As 2025 approaches, many of us are thinking about new financial goals and one great place to start is with a Stocks and Shares ISA.
ISAs are a popular investment option in the UK, allowing individuals to invest in a wide range of stocks, commodities and other assets, tax-free.
With the recent changes meaning higher capital gains tax is paid on share sales, an ISA is now more appealing than ever.
Please note that tax treatment depends on the individual circumstances of each client and may be subject to change in future. The content in this article is provided for information purposes only. It is not intended to be, neither does it constitute, any form of tax advice. Readers are responsible for carrying out their own due diligence and for obtaining professional advice before making any investment decisions.
Here’s how I would go about planning my Stocks and Shares ISA for the year ahead, step by step.
Personal goals
The goals behind making an investment should shape each ISA strategy. For instance, am I investing with retirement in mind? Do I want to use this ISA to build wealth over the next 10 to 20 years? Or am I looking for mid-term goals, like buying a home?
Answering these questions will help me narrow down my choices in terms of investment style and asset allocation.
Risk tolerance
When building an investment portfolio, it’s important to consider risk tolerance. The assets allowed in an ISA can range from lower-risk options like bonds to higher-risk commodities and stocks.
Diversified equity funds or trusts provide a good middle ground.
Balancing a portfolio between high and low-risk assets can provide both growth potential and stability.
Research options
The UK offers a wide range of investment options, so taking time to research is essential.
I’d start by reviewing my existing portfolio to ensure I’m not overexposed to any single sector. Then, I’d consider opportunities in sectors that look promising for 2025.
For instance:
- Technology and Innovation: many tech companies continue to show robust growth and adaptability.
- Energy and Renewables: with the global push toward cleaner energy, companies involved in renewables and infrastructure may have long-term potential.
- Consumer Staples and Healthcare: these sectors are traditionally more stable and can provide balance in an otherwise high-risk portfolio.
A favourite of mine
One stock I believe would make an excellent foundation to consider for a first-time ISA is the UK product and services specialist Diploma (LSE: DPLM).
As a provider of technical parts for factories, labs and major projects, the company benefits from growth in several different industries. Its various businesses develop critical solutions for the healthcare, energy, aerospace and industrial sectors.
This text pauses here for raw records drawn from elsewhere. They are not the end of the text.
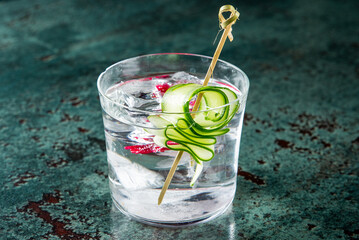 A clear glass with ice cubes holds a refreshing drink garnished with cucumber and red berries. This...
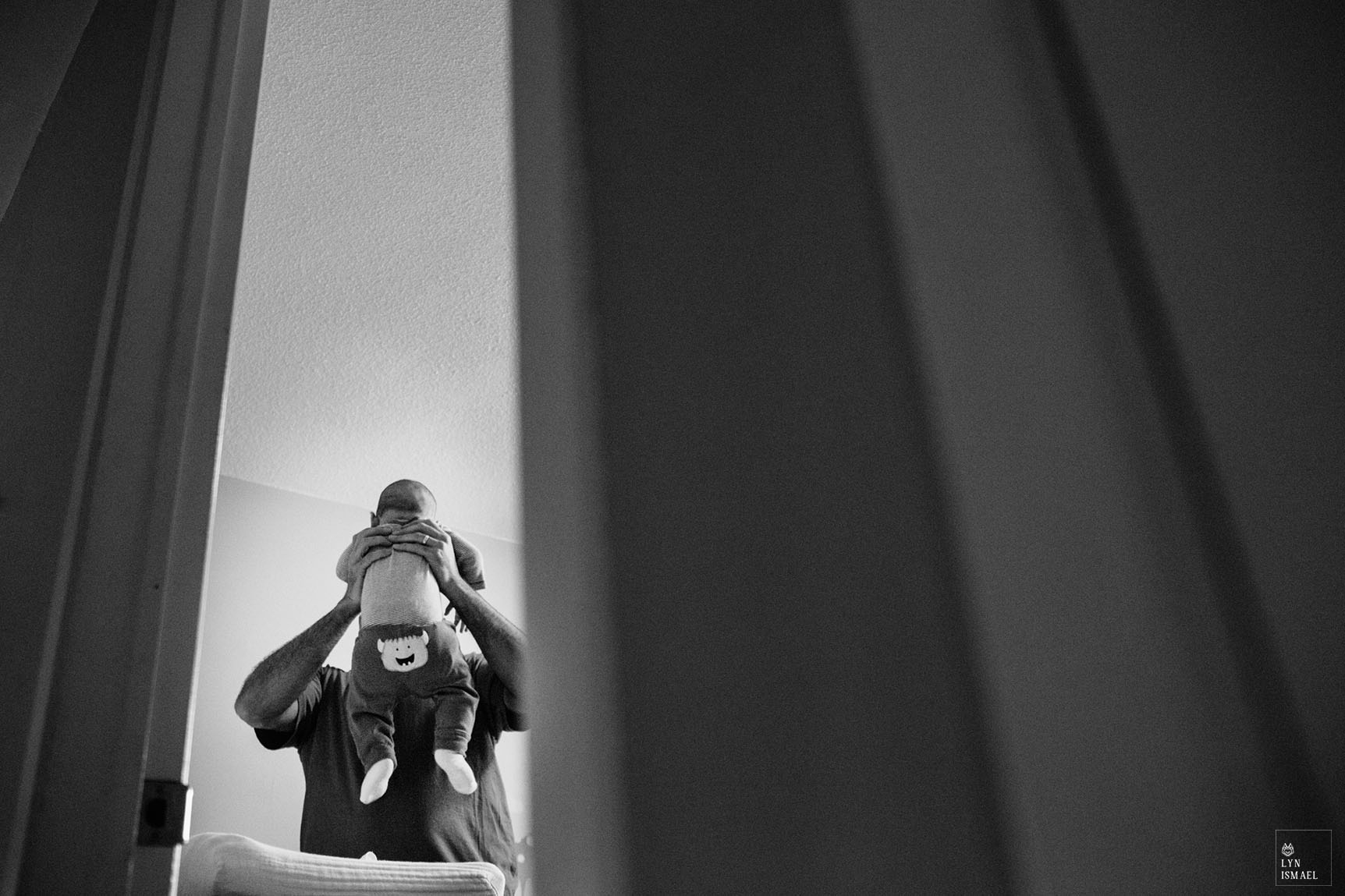 Young father changes his sons diaper as documented during a Day In The Life Session by Kitchener family documentary photographer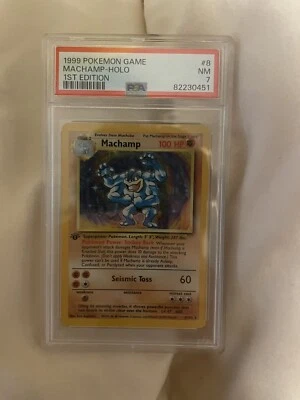 1999 POKEMON GAME 8 MACHAMP-HOLO 1ST EDITION PSA 7 - Image 1 of 2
This level of diversification makes it a highly defensive stock that typically enjoys growth regardless of economic conditions.
The share price reflects this, with annualised growth of 21.1% over the past five years.
There are some risks associated with Diploma’s business model.
First, it relies heavily on an efficient supply chain. Disruptions in the supply chain — whether due to geopolitical factors, material shortages or transportation issues — could hinder its ability to meet customer demand or result in higher expenses.
It also operates in competitive sectors where it competes against both large multinational distributors and specialised local players. If competitors are quicker to innovate or offer superior products, Diploma could lose market share in some areas.
Still, it has all the signs of a solid and reliable growth stock: low debt, sufficient interest coverage and a history of consistent growth. Earnings have grown at a rate of 18.8% for the past three years and are forecast to continue at a rate of 16.9% going forward.